*Document text:*
Remember way up thread when I was being harangued for claiming there are still significant errors in the global warming climate models?

Here's just one good bit of evidence as to why the climate models are off:

Researchers say that the world has seriously underestimated the amount of heat soaked up by our oceans over the past 25 years. Their study suggests that the seas have absorbed 60% more than previously thought.

Taking a single, recently published, study as evidence that decades of work by hundreds of people all over the world has been wrong seldom ends well. Though it doesn't usually fall apart THIS quickly...

Scientists acknowledge key errors in study of how fast the oceans are warming

For the record, observed warming has been within the margin of error projected by climate models created 30+ years ago. Ergo, there either haven't been any "huge errors" or they have somehow cancelled each other out. Given the improvements to climate models in the interim, which have primarily consisted of whittling down uncertainty ranges and incorporating more nuanced details rather than correcting major false assumptions, the former seems FAR more likely.

Scene geometry questions:
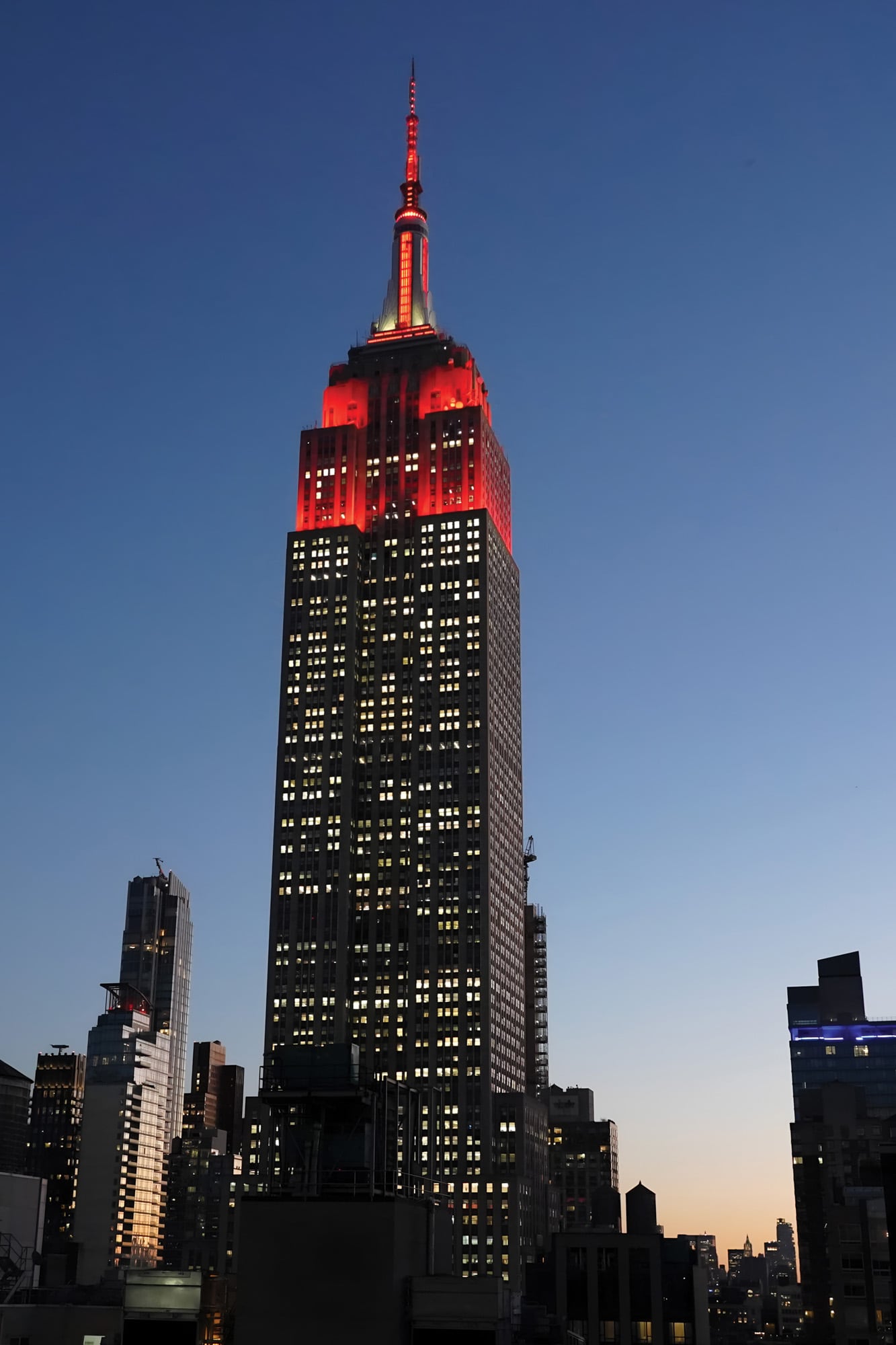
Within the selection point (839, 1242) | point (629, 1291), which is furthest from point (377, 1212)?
point (629, 1291)

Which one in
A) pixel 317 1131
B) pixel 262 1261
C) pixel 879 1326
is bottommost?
pixel 879 1326

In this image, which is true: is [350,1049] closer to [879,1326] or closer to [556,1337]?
[556,1337]

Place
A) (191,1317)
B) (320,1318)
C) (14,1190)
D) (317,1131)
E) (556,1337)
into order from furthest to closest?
(14,1190)
(556,1337)
(191,1317)
(317,1131)
(320,1318)

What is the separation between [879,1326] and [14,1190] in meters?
112

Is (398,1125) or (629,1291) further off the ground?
(398,1125)

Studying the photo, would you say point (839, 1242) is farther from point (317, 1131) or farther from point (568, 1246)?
point (317, 1131)

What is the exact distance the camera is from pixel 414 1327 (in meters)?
93.9

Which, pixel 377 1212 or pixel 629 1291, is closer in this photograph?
pixel 377 1212

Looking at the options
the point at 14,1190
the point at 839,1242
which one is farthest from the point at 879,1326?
the point at 14,1190

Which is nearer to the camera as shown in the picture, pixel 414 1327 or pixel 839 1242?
pixel 414 1327

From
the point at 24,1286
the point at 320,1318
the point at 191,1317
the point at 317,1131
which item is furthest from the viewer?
the point at 24,1286

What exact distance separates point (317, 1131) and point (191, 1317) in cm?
2466

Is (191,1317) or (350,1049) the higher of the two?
(350,1049)

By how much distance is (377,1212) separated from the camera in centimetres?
9456
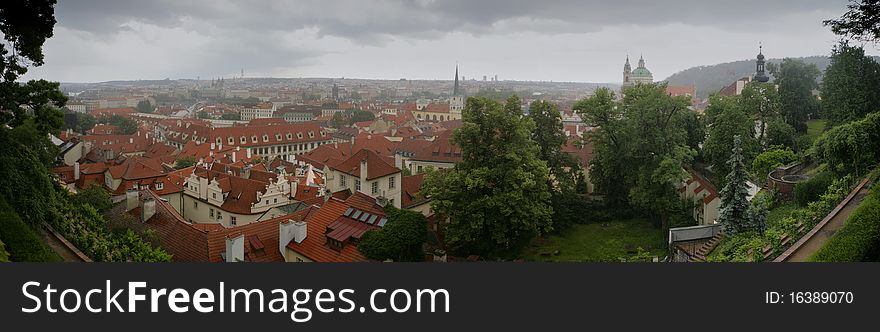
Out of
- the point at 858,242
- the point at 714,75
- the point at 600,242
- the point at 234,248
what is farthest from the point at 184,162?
the point at 714,75

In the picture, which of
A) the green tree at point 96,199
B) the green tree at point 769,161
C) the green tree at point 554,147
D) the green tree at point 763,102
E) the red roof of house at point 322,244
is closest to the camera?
the green tree at point 96,199

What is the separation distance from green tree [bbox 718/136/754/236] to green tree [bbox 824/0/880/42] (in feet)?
8.73

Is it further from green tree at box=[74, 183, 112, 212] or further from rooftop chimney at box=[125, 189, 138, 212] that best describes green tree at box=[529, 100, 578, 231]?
green tree at box=[74, 183, 112, 212]

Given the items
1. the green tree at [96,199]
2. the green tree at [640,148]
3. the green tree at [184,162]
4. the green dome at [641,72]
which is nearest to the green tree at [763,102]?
the green tree at [640,148]

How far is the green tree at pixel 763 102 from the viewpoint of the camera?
21250 millimetres

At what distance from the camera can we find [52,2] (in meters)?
10.3

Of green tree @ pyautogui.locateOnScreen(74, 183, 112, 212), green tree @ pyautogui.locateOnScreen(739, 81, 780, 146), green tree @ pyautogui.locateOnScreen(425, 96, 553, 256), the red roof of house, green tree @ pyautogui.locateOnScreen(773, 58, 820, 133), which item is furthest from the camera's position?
green tree @ pyautogui.locateOnScreen(773, 58, 820, 133)

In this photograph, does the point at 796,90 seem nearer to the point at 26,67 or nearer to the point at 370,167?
the point at 370,167

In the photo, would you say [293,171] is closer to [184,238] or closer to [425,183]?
[425,183]

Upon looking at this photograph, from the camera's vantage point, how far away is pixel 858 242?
24.3ft

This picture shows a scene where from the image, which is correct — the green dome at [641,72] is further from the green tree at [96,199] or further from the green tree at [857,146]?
the green tree at [96,199]

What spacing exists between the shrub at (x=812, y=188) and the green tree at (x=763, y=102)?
773cm

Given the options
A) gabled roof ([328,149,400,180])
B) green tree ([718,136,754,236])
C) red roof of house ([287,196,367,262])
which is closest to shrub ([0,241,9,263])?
red roof of house ([287,196,367,262])

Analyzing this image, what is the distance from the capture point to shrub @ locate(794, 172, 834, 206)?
13297mm
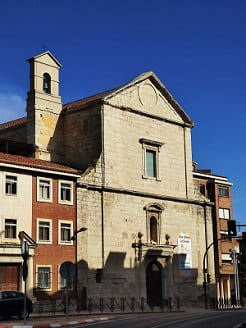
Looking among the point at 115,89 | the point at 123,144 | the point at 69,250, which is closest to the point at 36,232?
the point at 69,250

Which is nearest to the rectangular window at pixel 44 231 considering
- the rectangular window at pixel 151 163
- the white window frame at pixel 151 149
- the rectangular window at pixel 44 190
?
the rectangular window at pixel 44 190

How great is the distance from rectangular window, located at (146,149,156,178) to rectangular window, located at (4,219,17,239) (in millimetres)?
15900

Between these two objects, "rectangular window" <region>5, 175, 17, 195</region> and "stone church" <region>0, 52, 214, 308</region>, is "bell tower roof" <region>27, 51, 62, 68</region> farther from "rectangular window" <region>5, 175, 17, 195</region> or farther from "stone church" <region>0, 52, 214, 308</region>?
"rectangular window" <region>5, 175, 17, 195</region>

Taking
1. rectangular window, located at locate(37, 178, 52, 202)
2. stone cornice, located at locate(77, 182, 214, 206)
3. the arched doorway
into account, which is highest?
stone cornice, located at locate(77, 182, 214, 206)

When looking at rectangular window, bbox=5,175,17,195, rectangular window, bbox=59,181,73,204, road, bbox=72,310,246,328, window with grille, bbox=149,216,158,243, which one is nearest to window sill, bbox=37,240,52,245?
rectangular window, bbox=59,181,73,204

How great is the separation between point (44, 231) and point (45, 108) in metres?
13.1

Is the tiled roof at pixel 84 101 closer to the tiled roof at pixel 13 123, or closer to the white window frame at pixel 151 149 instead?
the tiled roof at pixel 13 123

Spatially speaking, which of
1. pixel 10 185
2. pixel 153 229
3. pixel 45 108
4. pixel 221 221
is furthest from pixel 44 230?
pixel 221 221

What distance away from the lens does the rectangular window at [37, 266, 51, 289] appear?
43438mm

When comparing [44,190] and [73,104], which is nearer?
[44,190]

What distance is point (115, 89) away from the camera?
5459cm

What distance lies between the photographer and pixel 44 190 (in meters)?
45.3

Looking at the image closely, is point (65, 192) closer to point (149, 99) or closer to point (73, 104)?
point (73, 104)

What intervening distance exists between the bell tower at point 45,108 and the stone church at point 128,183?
84 mm
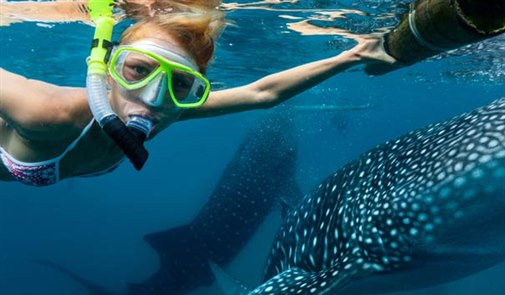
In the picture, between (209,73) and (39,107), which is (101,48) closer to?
(39,107)

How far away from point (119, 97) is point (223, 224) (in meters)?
7.91

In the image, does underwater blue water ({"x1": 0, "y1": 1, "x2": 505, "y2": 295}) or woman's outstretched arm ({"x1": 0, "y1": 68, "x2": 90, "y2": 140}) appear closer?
woman's outstretched arm ({"x1": 0, "y1": 68, "x2": 90, "y2": 140})

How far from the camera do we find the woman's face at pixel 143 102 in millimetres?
3646

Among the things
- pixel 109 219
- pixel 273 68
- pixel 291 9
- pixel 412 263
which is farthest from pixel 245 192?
pixel 109 219

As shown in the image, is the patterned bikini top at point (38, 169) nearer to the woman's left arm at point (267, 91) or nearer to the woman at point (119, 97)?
the woman at point (119, 97)

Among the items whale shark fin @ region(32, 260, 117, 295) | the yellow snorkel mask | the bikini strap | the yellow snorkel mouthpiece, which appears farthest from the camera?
whale shark fin @ region(32, 260, 117, 295)

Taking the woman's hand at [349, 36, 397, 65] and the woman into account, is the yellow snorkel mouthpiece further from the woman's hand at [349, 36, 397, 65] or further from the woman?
the woman's hand at [349, 36, 397, 65]

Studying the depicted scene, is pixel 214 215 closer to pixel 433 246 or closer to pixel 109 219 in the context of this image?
pixel 433 246

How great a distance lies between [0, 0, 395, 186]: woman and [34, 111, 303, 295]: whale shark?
17.7 feet

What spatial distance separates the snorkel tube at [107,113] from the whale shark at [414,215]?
1747 mm

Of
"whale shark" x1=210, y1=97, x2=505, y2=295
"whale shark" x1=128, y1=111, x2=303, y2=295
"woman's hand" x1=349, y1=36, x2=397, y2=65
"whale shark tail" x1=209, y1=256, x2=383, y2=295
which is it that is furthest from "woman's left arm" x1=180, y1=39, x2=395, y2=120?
"whale shark" x1=128, y1=111, x2=303, y2=295

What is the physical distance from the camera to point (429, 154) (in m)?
3.75

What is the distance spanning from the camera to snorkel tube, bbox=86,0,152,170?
318cm

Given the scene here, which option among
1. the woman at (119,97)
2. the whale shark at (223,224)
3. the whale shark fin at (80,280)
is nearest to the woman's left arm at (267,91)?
the woman at (119,97)
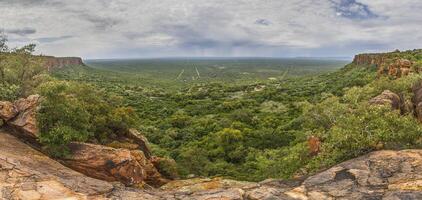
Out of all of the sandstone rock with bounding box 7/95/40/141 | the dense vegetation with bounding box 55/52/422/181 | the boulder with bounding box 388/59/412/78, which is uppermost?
the boulder with bounding box 388/59/412/78

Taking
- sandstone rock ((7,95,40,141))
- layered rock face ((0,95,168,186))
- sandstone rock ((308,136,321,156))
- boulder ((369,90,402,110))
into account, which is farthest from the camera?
boulder ((369,90,402,110))

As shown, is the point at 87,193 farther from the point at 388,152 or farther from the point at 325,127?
the point at 325,127

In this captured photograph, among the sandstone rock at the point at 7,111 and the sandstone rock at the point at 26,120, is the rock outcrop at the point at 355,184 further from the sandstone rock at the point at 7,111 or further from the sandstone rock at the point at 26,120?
the sandstone rock at the point at 7,111

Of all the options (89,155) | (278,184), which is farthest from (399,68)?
(89,155)

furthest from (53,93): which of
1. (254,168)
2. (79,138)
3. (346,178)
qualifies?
(254,168)

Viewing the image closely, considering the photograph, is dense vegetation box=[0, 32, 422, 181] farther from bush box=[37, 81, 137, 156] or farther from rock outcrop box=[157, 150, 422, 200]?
rock outcrop box=[157, 150, 422, 200]

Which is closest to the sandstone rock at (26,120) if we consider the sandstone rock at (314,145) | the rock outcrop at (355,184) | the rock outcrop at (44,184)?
the rock outcrop at (44,184)

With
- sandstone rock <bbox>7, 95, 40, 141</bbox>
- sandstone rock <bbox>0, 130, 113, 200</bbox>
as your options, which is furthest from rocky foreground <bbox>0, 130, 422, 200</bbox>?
sandstone rock <bbox>7, 95, 40, 141</bbox>
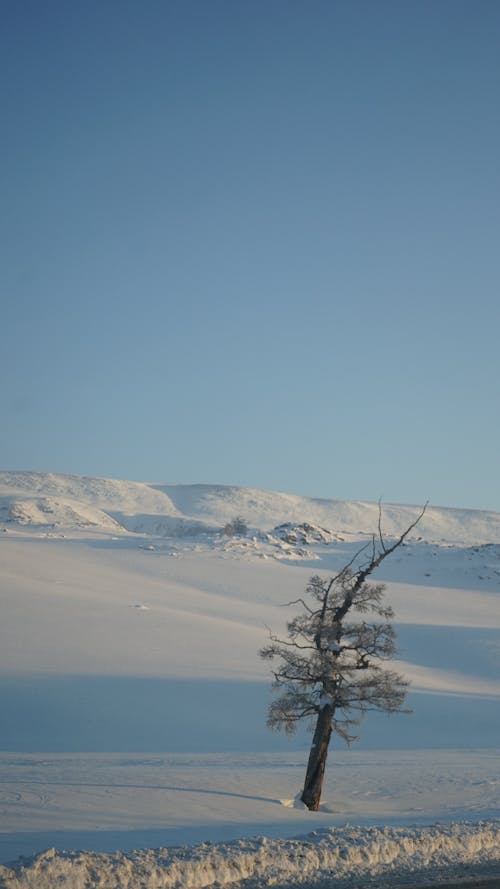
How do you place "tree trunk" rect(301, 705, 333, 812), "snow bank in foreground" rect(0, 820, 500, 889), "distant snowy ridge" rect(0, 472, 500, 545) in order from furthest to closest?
"distant snowy ridge" rect(0, 472, 500, 545)
"tree trunk" rect(301, 705, 333, 812)
"snow bank in foreground" rect(0, 820, 500, 889)

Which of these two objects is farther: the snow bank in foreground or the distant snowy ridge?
the distant snowy ridge

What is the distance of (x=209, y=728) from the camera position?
830 inches

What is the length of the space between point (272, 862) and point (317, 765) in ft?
18.4

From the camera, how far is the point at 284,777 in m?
15.9

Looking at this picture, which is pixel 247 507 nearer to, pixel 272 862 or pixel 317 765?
pixel 317 765

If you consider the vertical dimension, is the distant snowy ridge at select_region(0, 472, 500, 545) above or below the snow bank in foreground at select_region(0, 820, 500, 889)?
above

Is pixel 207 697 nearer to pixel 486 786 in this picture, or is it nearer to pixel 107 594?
pixel 486 786

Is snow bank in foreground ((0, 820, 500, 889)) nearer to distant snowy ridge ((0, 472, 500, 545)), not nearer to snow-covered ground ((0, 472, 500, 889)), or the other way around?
snow-covered ground ((0, 472, 500, 889))

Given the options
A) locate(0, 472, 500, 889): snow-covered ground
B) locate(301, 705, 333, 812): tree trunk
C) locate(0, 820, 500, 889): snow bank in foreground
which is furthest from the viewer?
locate(301, 705, 333, 812): tree trunk

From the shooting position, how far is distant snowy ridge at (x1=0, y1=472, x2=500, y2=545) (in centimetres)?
Result: 13362

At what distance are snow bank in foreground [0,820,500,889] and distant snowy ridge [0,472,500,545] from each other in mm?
113696

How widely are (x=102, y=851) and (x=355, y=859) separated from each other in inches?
118

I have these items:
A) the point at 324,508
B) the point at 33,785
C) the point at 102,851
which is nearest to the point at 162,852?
the point at 102,851


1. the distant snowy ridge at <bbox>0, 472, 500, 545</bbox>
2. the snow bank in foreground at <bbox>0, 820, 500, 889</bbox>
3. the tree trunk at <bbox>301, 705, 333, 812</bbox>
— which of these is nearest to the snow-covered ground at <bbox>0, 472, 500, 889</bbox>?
the snow bank in foreground at <bbox>0, 820, 500, 889</bbox>
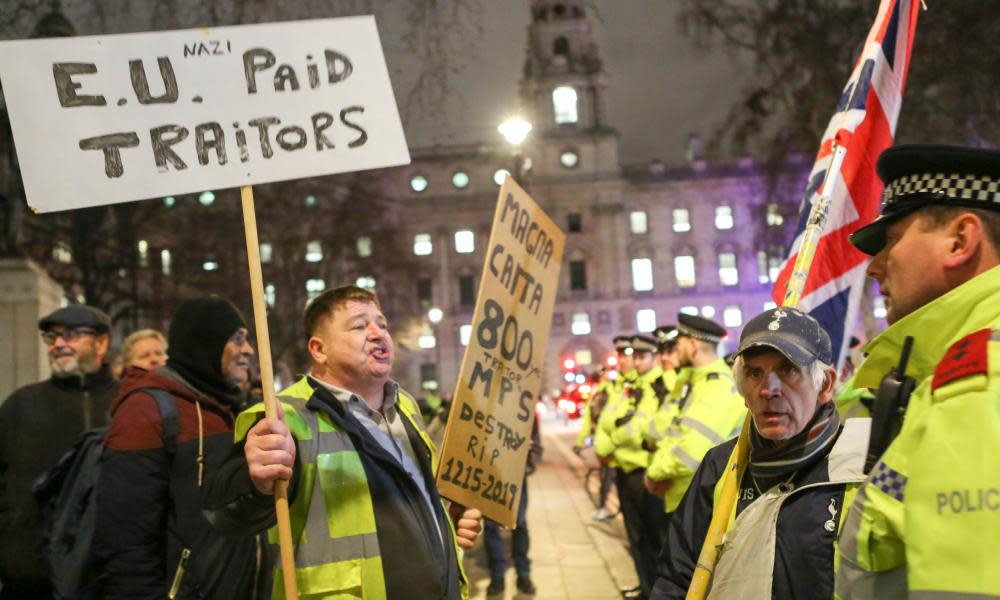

*Complete the following:*
1: In the post about climate models, how much more heat does the quoted study suggest the seas have absorbed than previously thought?
2: Extend the post about climate models, starting after its final sentence.
The records have no connection to the text.

*Per-task answers:*
1: 60% more than previously thought.

2:
Irontruth wrote:
Actually, I can argue it really easily. On some types of habitats, Germany has lost upwards of 80-90% of what remained since the 1960s. Better management of forests in the past 20 years will yield benefits in the coming decades, but there are large swathes of wet and mesic meadows that have been reduced to almost nothing.

Ignoring the unduly harsh scatological reference, the insect studies are showing incredibly steep declines in just the last 20-25 years, not half a century ago+.

Habitat fragmentation doesn't help but petrochemical use is the prime bugbear here.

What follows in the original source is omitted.